> [Extract]
____________________
The peculiar risk doctrine was eventually expanded to allow an employee of a subcontractor to recover from a non-negligent hirer (usually, a general contractor or a property owner) for injuries caused by the subcontractor's negligence.  (Privette, supra, 5 Cal.4th at pp. 696-698, 21 Cal.Rptr.2d 72, 854 P.2d 721.)   However, in Privette the California Supreme Court reconsidered the applicability of the peculiar risk exception in such cases and concluded that the injured employee of a negligent subcontractor could not sue the non-negligent hirer under the peculiar risk doctrine.   It reasoned that California's previously “expansive view” of the peculiar risk doctrine gave the employee an undue windfall relative to other employees injured on the job, whose recoveries would be limited to those damages recoverable under the worker's compensation law, and created the anomalous result of imposing greater liability on a non-negligent hirer than that of the contractor whose negligence actually caused that injury.  (Privette, supra, 5 Cal.4th at pp. 698, 702, 21 Cal.Rptr.2d 72, 854 P.2d 721.)   The court concluded that the workers' compensation system was adequate to promote workplace safety and to protect the interests of the injured employee and that no societal interest was advanced by such an application of the peculiar risk doctrine, saying “because workplace injuries are covered by workers' compensation, liability under the doctrine of peculiar risk does not extend to the employees of an independent contractor hired to do dangerous work.”  (Id. at pp. 692, 698-702, 21 Cal.Rptr.2d 72, 854 P.2d 721.)
____________________
> [Information provided]
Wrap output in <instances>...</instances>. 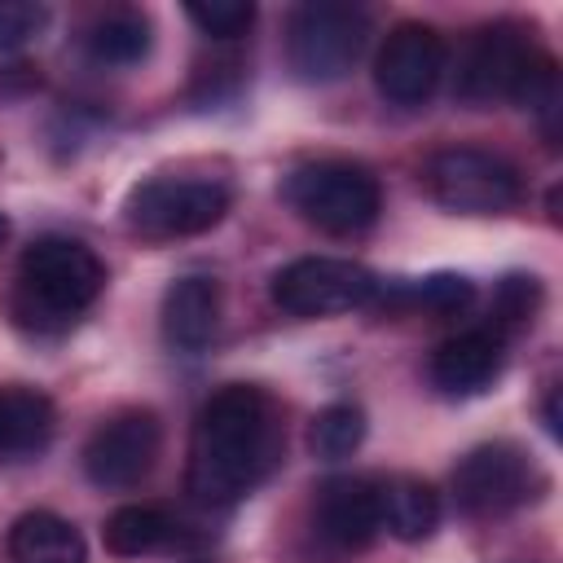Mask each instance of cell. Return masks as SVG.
<instances>
[{
    "instance_id": "cell-14",
    "label": "cell",
    "mask_w": 563,
    "mask_h": 563,
    "mask_svg": "<svg viewBox=\"0 0 563 563\" xmlns=\"http://www.w3.org/2000/svg\"><path fill=\"white\" fill-rule=\"evenodd\" d=\"M216 321H220V286L211 277L189 273V277H176L163 290L158 325H163L167 347H176V352H202L211 343V334H216Z\"/></svg>"
},
{
    "instance_id": "cell-27",
    "label": "cell",
    "mask_w": 563,
    "mask_h": 563,
    "mask_svg": "<svg viewBox=\"0 0 563 563\" xmlns=\"http://www.w3.org/2000/svg\"><path fill=\"white\" fill-rule=\"evenodd\" d=\"M194 563H207V559H194Z\"/></svg>"
},
{
    "instance_id": "cell-19",
    "label": "cell",
    "mask_w": 563,
    "mask_h": 563,
    "mask_svg": "<svg viewBox=\"0 0 563 563\" xmlns=\"http://www.w3.org/2000/svg\"><path fill=\"white\" fill-rule=\"evenodd\" d=\"M84 48L101 66H132L150 53V18L141 9H110L88 26Z\"/></svg>"
},
{
    "instance_id": "cell-9",
    "label": "cell",
    "mask_w": 563,
    "mask_h": 563,
    "mask_svg": "<svg viewBox=\"0 0 563 563\" xmlns=\"http://www.w3.org/2000/svg\"><path fill=\"white\" fill-rule=\"evenodd\" d=\"M158 418L150 409H128V413H114L106 418L88 444H84V475L97 484V488H132L150 475L154 457H158Z\"/></svg>"
},
{
    "instance_id": "cell-16",
    "label": "cell",
    "mask_w": 563,
    "mask_h": 563,
    "mask_svg": "<svg viewBox=\"0 0 563 563\" xmlns=\"http://www.w3.org/2000/svg\"><path fill=\"white\" fill-rule=\"evenodd\" d=\"M101 541L110 554L119 559H141V554H154V550H172L185 541L180 532V519L158 510V506H119L106 528H101Z\"/></svg>"
},
{
    "instance_id": "cell-17",
    "label": "cell",
    "mask_w": 563,
    "mask_h": 563,
    "mask_svg": "<svg viewBox=\"0 0 563 563\" xmlns=\"http://www.w3.org/2000/svg\"><path fill=\"white\" fill-rule=\"evenodd\" d=\"M378 523L400 541H422L440 523V493L413 475L378 484Z\"/></svg>"
},
{
    "instance_id": "cell-22",
    "label": "cell",
    "mask_w": 563,
    "mask_h": 563,
    "mask_svg": "<svg viewBox=\"0 0 563 563\" xmlns=\"http://www.w3.org/2000/svg\"><path fill=\"white\" fill-rule=\"evenodd\" d=\"M185 13H189V22L202 31V35H211V40H238V35H246L251 31V22H255V4L246 0H189L185 4Z\"/></svg>"
},
{
    "instance_id": "cell-13",
    "label": "cell",
    "mask_w": 563,
    "mask_h": 563,
    "mask_svg": "<svg viewBox=\"0 0 563 563\" xmlns=\"http://www.w3.org/2000/svg\"><path fill=\"white\" fill-rule=\"evenodd\" d=\"M501 356L506 352L497 330H462L431 352L427 374L444 396H475L501 374Z\"/></svg>"
},
{
    "instance_id": "cell-15",
    "label": "cell",
    "mask_w": 563,
    "mask_h": 563,
    "mask_svg": "<svg viewBox=\"0 0 563 563\" xmlns=\"http://www.w3.org/2000/svg\"><path fill=\"white\" fill-rule=\"evenodd\" d=\"M9 559L13 563H88V545L75 523L53 510H26L9 528Z\"/></svg>"
},
{
    "instance_id": "cell-6",
    "label": "cell",
    "mask_w": 563,
    "mask_h": 563,
    "mask_svg": "<svg viewBox=\"0 0 563 563\" xmlns=\"http://www.w3.org/2000/svg\"><path fill=\"white\" fill-rule=\"evenodd\" d=\"M545 488V475L537 471V462L510 444V440H493L471 449L457 471H453V497L466 515L488 519V515H506L523 501H532Z\"/></svg>"
},
{
    "instance_id": "cell-24",
    "label": "cell",
    "mask_w": 563,
    "mask_h": 563,
    "mask_svg": "<svg viewBox=\"0 0 563 563\" xmlns=\"http://www.w3.org/2000/svg\"><path fill=\"white\" fill-rule=\"evenodd\" d=\"M537 299H541L537 277H506V282L497 286V334H501V325H523V321H532Z\"/></svg>"
},
{
    "instance_id": "cell-10",
    "label": "cell",
    "mask_w": 563,
    "mask_h": 563,
    "mask_svg": "<svg viewBox=\"0 0 563 563\" xmlns=\"http://www.w3.org/2000/svg\"><path fill=\"white\" fill-rule=\"evenodd\" d=\"M537 53L541 48L515 22H497V26L479 31L457 66V97L471 106H488L501 97L515 101V88L528 75V66L537 62Z\"/></svg>"
},
{
    "instance_id": "cell-11",
    "label": "cell",
    "mask_w": 563,
    "mask_h": 563,
    "mask_svg": "<svg viewBox=\"0 0 563 563\" xmlns=\"http://www.w3.org/2000/svg\"><path fill=\"white\" fill-rule=\"evenodd\" d=\"M444 40L422 22H400L374 62V84L391 106H422L444 75Z\"/></svg>"
},
{
    "instance_id": "cell-23",
    "label": "cell",
    "mask_w": 563,
    "mask_h": 563,
    "mask_svg": "<svg viewBox=\"0 0 563 563\" xmlns=\"http://www.w3.org/2000/svg\"><path fill=\"white\" fill-rule=\"evenodd\" d=\"M48 26V4L35 0H0V57L26 48Z\"/></svg>"
},
{
    "instance_id": "cell-18",
    "label": "cell",
    "mask_w": 563,
    "mask_h": 563,
    "mask_svg": "<svg viewBox=\"0 0 563 563\" xmlns=\"http://www.w3.org/2000/svg\"><path fill=\"white\" fill-rule=\"evenodd\" d=\"M53 435V405L26 387H0V457L44 449Z\"/></svg>"
},
{
    "instance_id": "cell-4",
    "label": "cell",
    "mask_w": 563,
    "mask_h": 563,
    "mask_svg": "<svg viewBox=\"0 0 563 563\" xmlns=\"http://www.w3.org/2000/svg\"><path fill=\"white\" fill-rule=\"evenodd\" d=\"M369 40V13L361 4L312 0L290 13L286 26V62L303 84L343 79Z\"/></svg>"
},
{
    "instance_id": "cell-1",
    "label": "cell",
    "mask_w": 563,
    "mask_h": 563,
    "mask_svg": "<svg viewBox=\"0 0 563 563\" xmlns=\"http://www.w3.org/2000/svg\"><path fill=\"white\" fill-rule=\"evenodd\" d=\"M282 413L268 391L251 383L220 387L194 422L185 488L198 506H233L255 493L282 462Z\"/></svg>"
},
{
    "instance_id": "cell-3",
    "label": "cell",
    "mask_w": 563,
    "mask_h": 563,
    "mask_svg": "<svg viewBox=\"0 0 563 563\" xmlns=\"http://www.w3.org/2000/svg\"><path fill=\"white\" fill-rule=\"evenodd\" d=\"M282 194L308 224H317L321 233H339V238L369 229L383 207L374 172H365L361 163H343V158H321V163L295 167L286 176Z\"/></svg>"
},
{
    "instance_id": "cell-8",
    "label": "cell",
    "mask_w": 563,
    "mask_h": 563,
    "mask_svg": "<svg viewBox=\"0 0 563 563\" xmlns=\"http://www.w3.org/2000/svg\"><path fill=\"white\" fill-rule=\"evenodd\" d=\"M378 295V277L365 264L330 260V255H303L286 264L273 277V303L290 317H334L365 308Z\"/></svg>"
},
{
    "instance_id": "cell-12",
    "label": "cell",
    "mask_w": 563,
    "mask_h": 563,
    "mask_svg": "<svg viewBox=\"0 0 563 563\" xmlns=\"http://www.w3.org/2000/svg\"><path fill=\"white\" fill-rule=\"evenodd\" d=\"M378 484L361 475H339L317 488L312 501V532L334 550V554H356L374 541L378 532Z\"/></svg>"
},
{
    "instance_id": "cell-25",
    "label": "cell",
    "mask_w": 563,
    "mask_h": 563,
    "mask_svg": "<svg viewBox=\"0 0 563 563\" xmlns=\"http://www.w3.org/2000/svg\"><path fill=\"white\" fill-rule=\"evenodd\" d=\"M545 431H550V435H559V391H550V396H545Z\"/></svg>"
},
{
    "instance_id": "cell-21",
    "label": "cell",
    "mask_w": 563,
    "mask_h": 563,
    "mask_svg": "<svg viewBox=\"0 0 563 563\" xmlns=\"http://www.w3.org/2000/svg\"><path fill=\"white\" fill-rule=\"evenodd\" d=\"M400 308H422V312H435V317H449V312H462L471 299H475V286L457 273H435V277H422V282H409L400 290H391Z\"/></svg>"
},
{
    "instance_id": "cell-26",
    "label": "cell",
    "mask_w": 563,
    "mask_h": 563,
    "mask_svg": "<svg viewBox=\"0 0 563 563\" xmlns=\"http://www.w3.org/2000/svg\"><path fill=\"white\" fill-rule=\"evenodd\" d=\"M4 238H9V220L0 216V242H4Z\"/></svg>"
},
{
    "instance_id": "cell-20",
    "label": "cell",
    "mask_w": 563,
    "mask_h": 563,
    "mask_svg": "<svg viewBox=\"0 0 563 563\" xmlns=\"http://www.w3.org/2000/svg\"><path fill=\"white\" fill-rule=\"evenodd\" d=\"M361 440H365V413L356 405H325L312 418V431H308L312 453L325 457V462H339V457L356 453Z\"/></svg>"
},
{
    "instance_id": "cell-5",
    "label": "cell",
    "mask_w": 563,
    "mask_h": 563,
    "mask_svg": "<svg viewBox=\"0 0 563 563\" xmlns=\"http://www.w3.org/2000/svg\"><path fill=\"white\" fill-rule=\"evenodd\" d=\"M427 189L440 207L462 216H501L523 198L519 172L501 154H488L475 145H449L431 154Z\"/></svg>"
},
{
    "instance_id": "cell-2",
    "label": "cell",
    "mask_w": 563,
    "mask_h": 563,
    "mask_svg": "<svg viewBox=\"0 0 563 563\" xmlns=\"http://www.w3.org/2000/svg\"><path fill=\"white\" fill-rule=\"evenodd\" d=\"M106 268L75 238H35L18 264L13 317L35 334H57L101 295Z\"/></svg>"
},
{
    "instance_id": "cell-7",
    "label": "cell",
    "mask_w": 563,
    "mask_h": 563,
    "mask_svg": "<svg viewBox=\"0 0 563 563\" xmlns=\"http://www.w3.org/2000/svg\"><path fill=\"white\" fill-rule=\"evenodd\" d=\"M224 211L229 189L220 180H145L128 194V224L150 242L207 233Z\"/></svg>"
}]
</instances>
____________________
> [Objective] In the excerpt on the peculiar risk doctrine, which system did the California Supreme Court in Privette find adequate to promote workplace safety and protect the injured employee's interests?

> [Written solution] The workers' compensation system.